* SOURCE TEXT *
□ □ □ □

The following schedule sets forth the Company's contractual obligations and
commercial commitments as of May 3, 2003 (in thousands):




CONTRACTUAL OBLIGATIONS Less than 1 After
Total year 2-3 years 4-5 years 5 years
-------- ----------- --------- --------- --------

Long-Term Debt $301,462 $ 90,275 $ 61,235 $ 5,706 $144,246
Capital Lease Obligations (1) 187,639 14,325 29,868 26,481 116,965
Operating Leases (2) 180,095 19,497 33,427 30,112 97,059
Total Contractual Cash Obligations $669,196 $ 124,097 $124,530 $62,299 $358,270


(1) Capital lease obligations represent the total minimum future
obligations including interest.
(2) Operating leases are the aggregate future payments for operating
leases as of May 3, 2003, including closed stores.

□ □ □ □

* YOUR TASKS *
1. In the obligations schedule, rewrite more briefly the paragraph that begins "The following schedule sets forth", keeping its main facts.
2. According to the obligations schedule, what do capital lease obligations represent?
3. Continue the obligations schedule from where it stops.

□ □ □ □

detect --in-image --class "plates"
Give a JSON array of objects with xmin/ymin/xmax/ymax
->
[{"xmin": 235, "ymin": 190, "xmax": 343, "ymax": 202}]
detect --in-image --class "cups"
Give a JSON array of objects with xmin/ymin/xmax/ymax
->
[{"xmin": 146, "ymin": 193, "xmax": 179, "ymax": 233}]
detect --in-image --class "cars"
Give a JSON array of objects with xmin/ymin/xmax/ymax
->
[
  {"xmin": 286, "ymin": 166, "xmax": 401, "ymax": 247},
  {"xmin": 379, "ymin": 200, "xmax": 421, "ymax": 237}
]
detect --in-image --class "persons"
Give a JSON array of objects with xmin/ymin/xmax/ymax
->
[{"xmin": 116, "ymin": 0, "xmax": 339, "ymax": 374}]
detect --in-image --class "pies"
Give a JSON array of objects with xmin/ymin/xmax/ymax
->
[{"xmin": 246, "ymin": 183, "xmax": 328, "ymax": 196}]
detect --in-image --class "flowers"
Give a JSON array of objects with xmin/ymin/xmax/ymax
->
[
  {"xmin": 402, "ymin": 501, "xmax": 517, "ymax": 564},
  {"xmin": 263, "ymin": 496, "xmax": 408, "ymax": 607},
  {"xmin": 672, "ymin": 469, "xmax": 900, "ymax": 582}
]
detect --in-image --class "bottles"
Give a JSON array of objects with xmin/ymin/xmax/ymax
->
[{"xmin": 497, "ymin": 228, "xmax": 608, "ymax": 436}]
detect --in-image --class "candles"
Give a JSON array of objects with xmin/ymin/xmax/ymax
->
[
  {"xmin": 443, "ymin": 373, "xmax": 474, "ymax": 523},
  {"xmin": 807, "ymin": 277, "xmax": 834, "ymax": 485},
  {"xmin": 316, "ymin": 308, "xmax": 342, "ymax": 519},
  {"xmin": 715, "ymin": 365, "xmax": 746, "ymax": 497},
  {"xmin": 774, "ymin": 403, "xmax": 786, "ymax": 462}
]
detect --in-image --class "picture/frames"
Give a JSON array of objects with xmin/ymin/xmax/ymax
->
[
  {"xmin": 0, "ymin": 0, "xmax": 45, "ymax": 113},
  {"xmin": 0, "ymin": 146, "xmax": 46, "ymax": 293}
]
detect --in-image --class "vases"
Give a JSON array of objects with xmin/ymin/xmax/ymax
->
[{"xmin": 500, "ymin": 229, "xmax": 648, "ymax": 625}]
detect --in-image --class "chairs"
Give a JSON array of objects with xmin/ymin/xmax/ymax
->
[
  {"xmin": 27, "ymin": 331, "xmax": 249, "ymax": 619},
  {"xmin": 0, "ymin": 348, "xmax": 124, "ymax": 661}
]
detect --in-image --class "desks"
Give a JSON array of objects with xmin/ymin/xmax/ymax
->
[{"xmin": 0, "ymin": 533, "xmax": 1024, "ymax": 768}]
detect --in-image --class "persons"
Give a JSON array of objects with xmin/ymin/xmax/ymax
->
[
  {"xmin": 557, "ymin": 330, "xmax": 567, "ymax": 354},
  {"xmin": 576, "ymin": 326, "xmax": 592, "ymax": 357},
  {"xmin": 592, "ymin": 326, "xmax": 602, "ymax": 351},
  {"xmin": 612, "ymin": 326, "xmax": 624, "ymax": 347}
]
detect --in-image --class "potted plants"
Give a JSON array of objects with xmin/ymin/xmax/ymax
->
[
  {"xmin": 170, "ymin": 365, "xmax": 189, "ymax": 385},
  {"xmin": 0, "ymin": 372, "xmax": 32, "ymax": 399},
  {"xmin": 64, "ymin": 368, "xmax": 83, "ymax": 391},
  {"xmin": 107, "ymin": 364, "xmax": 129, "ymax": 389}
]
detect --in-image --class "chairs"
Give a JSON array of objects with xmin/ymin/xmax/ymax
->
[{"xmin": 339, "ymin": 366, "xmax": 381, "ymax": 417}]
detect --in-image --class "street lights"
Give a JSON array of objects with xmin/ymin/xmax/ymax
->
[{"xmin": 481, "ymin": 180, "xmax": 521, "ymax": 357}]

□ □ □ □

* ANSWERS TO EACH TASK *
1. The schedule lists the Company's contractual obligations and commercial commitments as of May 3, 2003, in thousands.

2. They represent the total minimum future obligations, including interest.

3.
The Company believes that the Secured Credit Facility, and expected cash from
operations together with continued favorable vendor credit terms, will provide
sufficient liquidity to finance continuing operations, including planned capital
expenditures, for fiscal 2003. However, if the

18

Company's operating results were to deteriorate significantly for any reason, or
if the Company were to require significant additional capital for unexpected
events, the Company could suffer liquidity problems, which would materially
adversely affect its results of operations and financial condition. Furthermore,
as described above, the Company has a significant amount of debt obligations
maturing in the period from August 2003 to November 2004. While the Company
believes it will have sufficient liquidity to retire these debt obligations as
they mature, there can be no assurance that the Company will be able to retire
or refinance these obligations. If the Company cannot retire or refinance these
obligations as they mature, the Company's results of operations and financial
condition will be materially adversely affected.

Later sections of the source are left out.